Intérêt de la décision

Ce jugement rappelle un des pouvoirs de FEDRIS, dans sa mission de contrôle et de surveillance du respect de la loi.

L’article 63 de la loi du 10 avril 1971 avait été modifié par la loi du 21 décembre 2013 portant des dispositions diverses urgentes en matière de législation sociale afin d’introduire un nouvel alinéa à l’article 63, § 1er. Selon cette disposition nouvelle, en cas de contestation entre l’entreprise d’assurances et FEDRIS au sujet de la prise en charge de l’accident du travail et du maintien du refus de l’entreprise d’assurances de prendre le cas en charge, FEDRIS peut porter le litige devant la juridiction compétente.
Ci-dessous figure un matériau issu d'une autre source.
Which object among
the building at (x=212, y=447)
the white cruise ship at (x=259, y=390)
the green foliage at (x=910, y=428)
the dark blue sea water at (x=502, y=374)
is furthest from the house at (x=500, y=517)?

La procédure à suivre est prévue dans la suite du texte.

Il s’agit dès lors bien de viser uniquement la prise en charge de l’accident (et le maintien du refus de cette prise en charge).

La disposition adoptée quelques années plus tard par la loi du 11 décembre 2016 a la même portée : la décision du Tribunal du travail du Liège du 22 avril 2022 ne peut que constater que ses effets sont limités. Il ne s’agit pas, dans le cadre de cette disposition, d’organiser un recours permettant l’indemnisation de la victime, la limite de la mission de FEDRIS et de son pouvoir d’ester en justice portant sur reconnaissance elle-même.